All participants were provided with Indikom and instructions on how to install and use it.
5.1.1 Message tagging
In the first two weeks of the experiment, the participants were asked to tag each on-screen notification in Indikom in order to determine if the message was relevant to their current work context.
5.1.2 Direct observation
A direct observation of the participants at work with Indikom was also carried out during one of the weekly team meetings. The participants were prevented from directly communicating while working on their tasks and were forced to use Indikom in order to communicate and maintain peripheral perception.
5.1.3 Questionnaire
A questionnaire was provided every week in order to collect the data on how much work interruption and distraction Indikom caused (see the appendix).
5.2 Results and discussion
Message tagging. Table 1 shows the percentage of messages that were tagged by experiment participants as relevant to their current work. Both types of filtering were used for one week during the same sprint of the project. Irrelevant messages displayed in notifications are a source of work interruption, so it can be concluded that message filtering based on continuous work context extraction causes significantly less work interruption by successfully filtering out a larger percentage of irrelevant messages, which supports the alternate hypothesis.

——

| Goal |
According to the excerpt on the Indikom experiment, how often was the questionnaire provided to participants?

| Collected data |

——

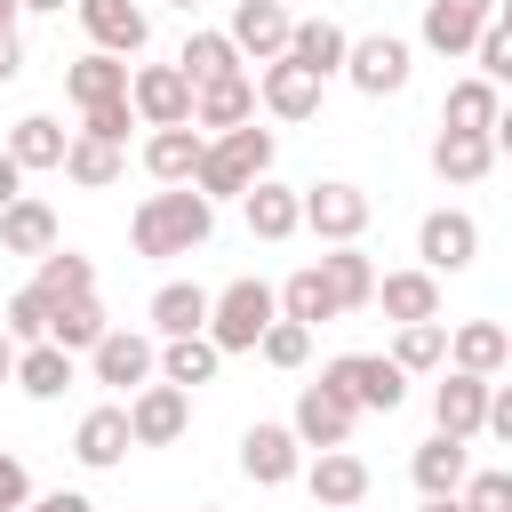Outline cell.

——

| Solution for this task |
Every week.